---------- Exercise materials

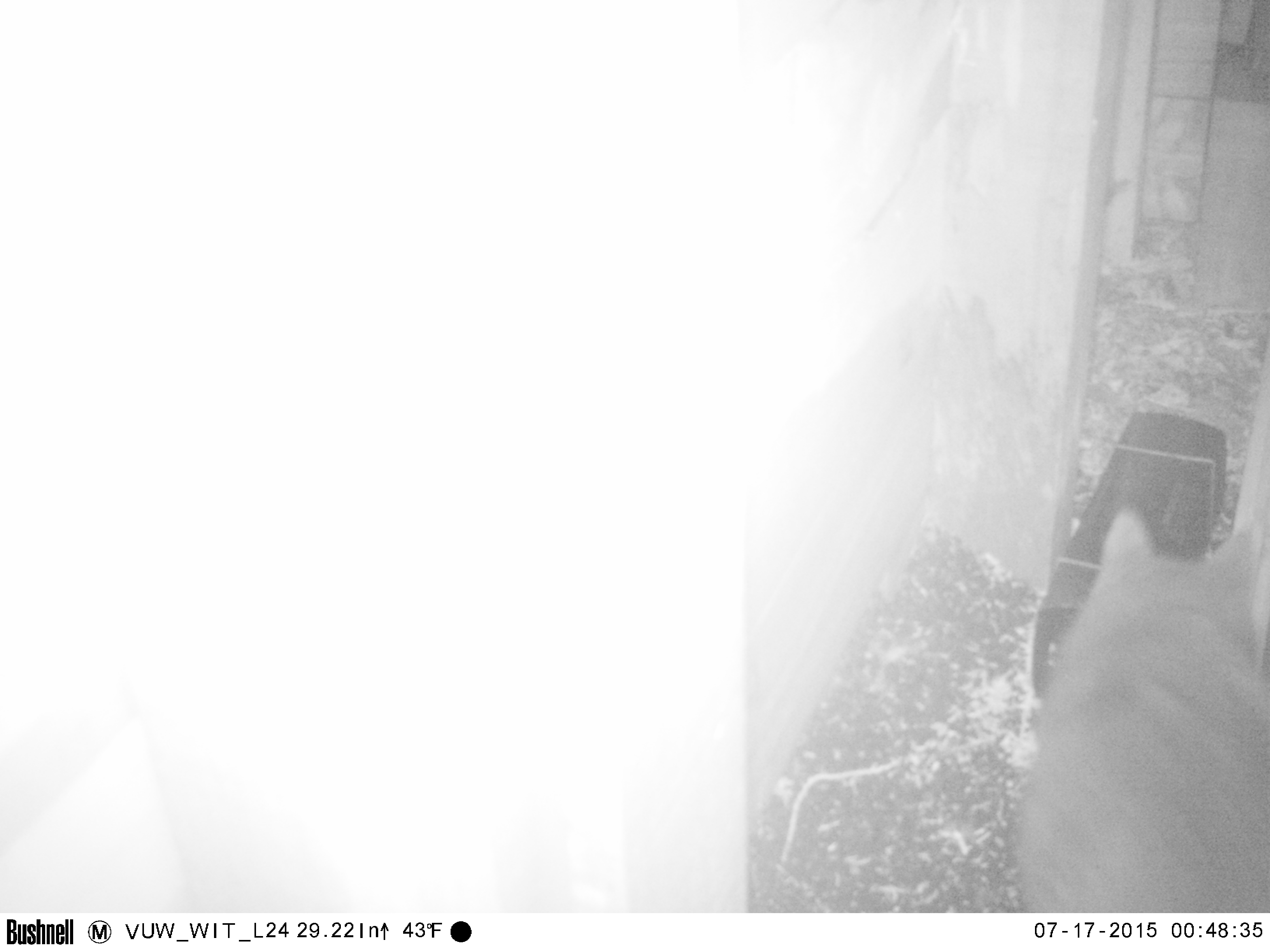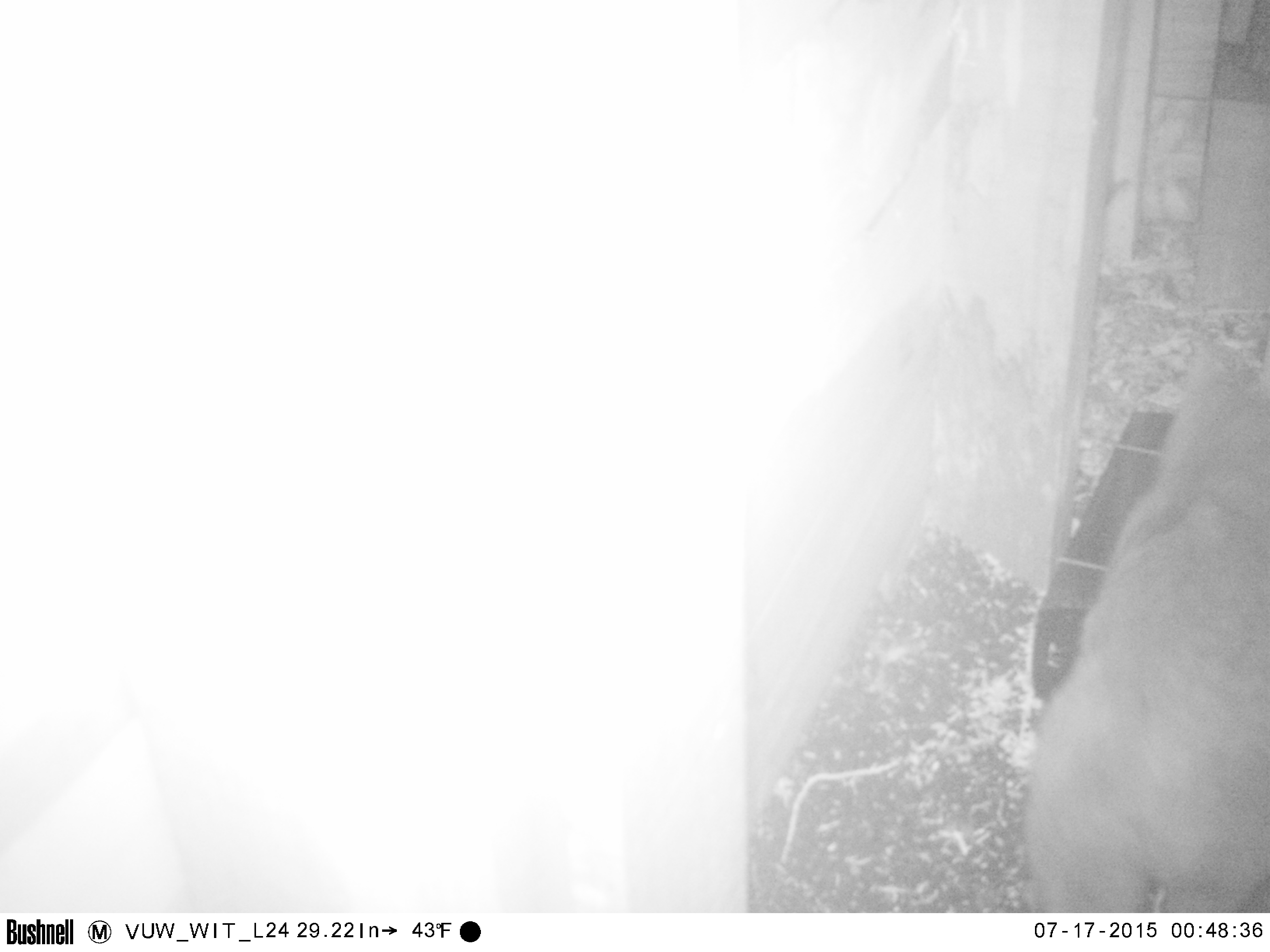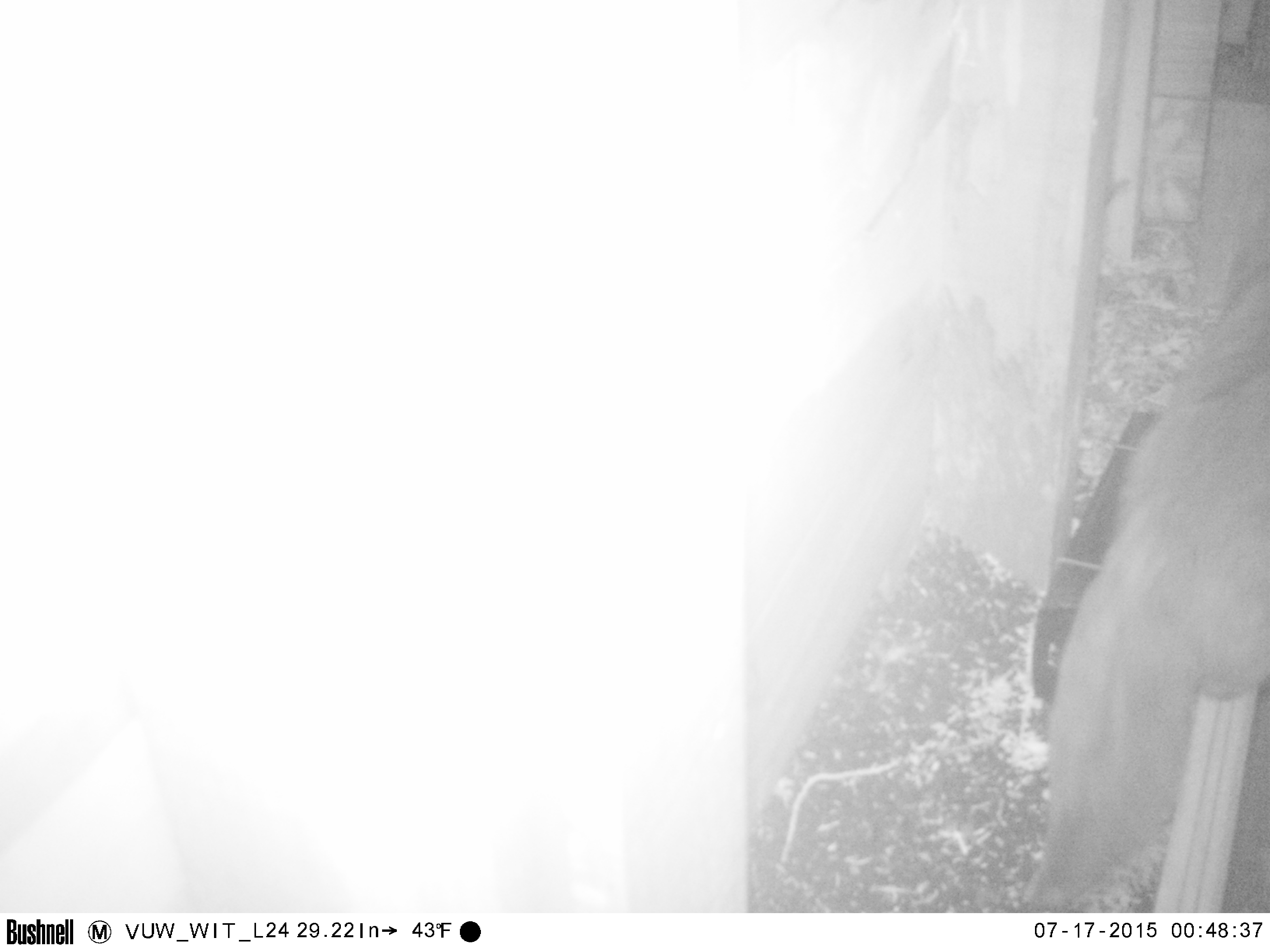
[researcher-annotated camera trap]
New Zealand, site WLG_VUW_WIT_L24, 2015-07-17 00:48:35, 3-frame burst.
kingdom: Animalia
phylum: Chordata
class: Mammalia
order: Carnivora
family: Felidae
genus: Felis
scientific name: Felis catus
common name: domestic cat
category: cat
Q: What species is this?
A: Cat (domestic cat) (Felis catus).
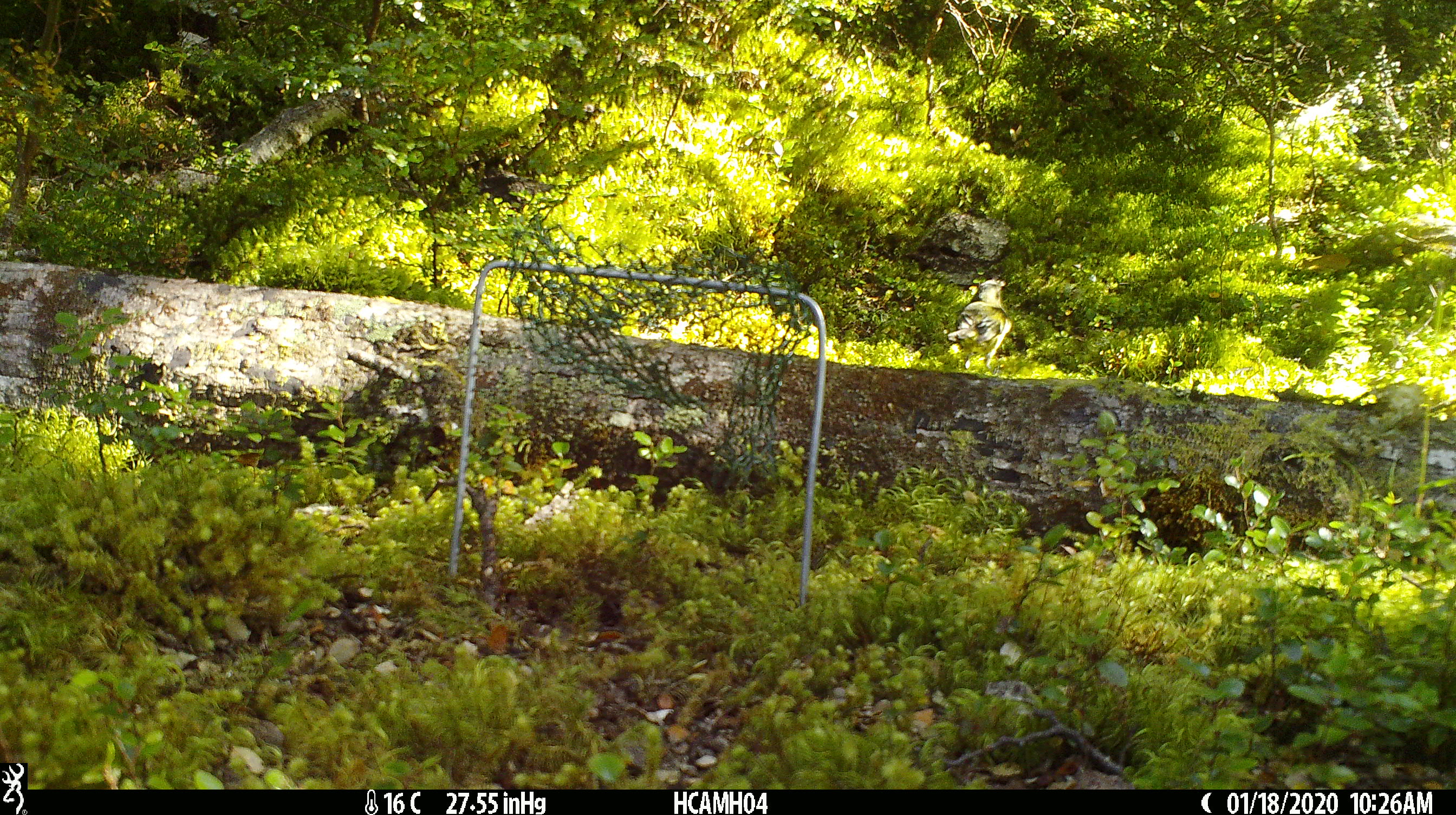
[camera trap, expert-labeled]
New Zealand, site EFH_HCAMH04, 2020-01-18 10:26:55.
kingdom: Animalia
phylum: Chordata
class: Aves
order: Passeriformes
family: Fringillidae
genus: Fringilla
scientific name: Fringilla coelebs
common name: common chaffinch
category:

--------------------

• [Work to be completed] Look through the records above for the string "site", then copy every line that has it.

• [Solution to the exercise]
New Zealand, site WLG_VUW_WIT_L24, 2015-07-17 00:48:35, 3-frame burst.
New Zealand, site EFH_HCAMH04, 2020-01-18 10:26:55.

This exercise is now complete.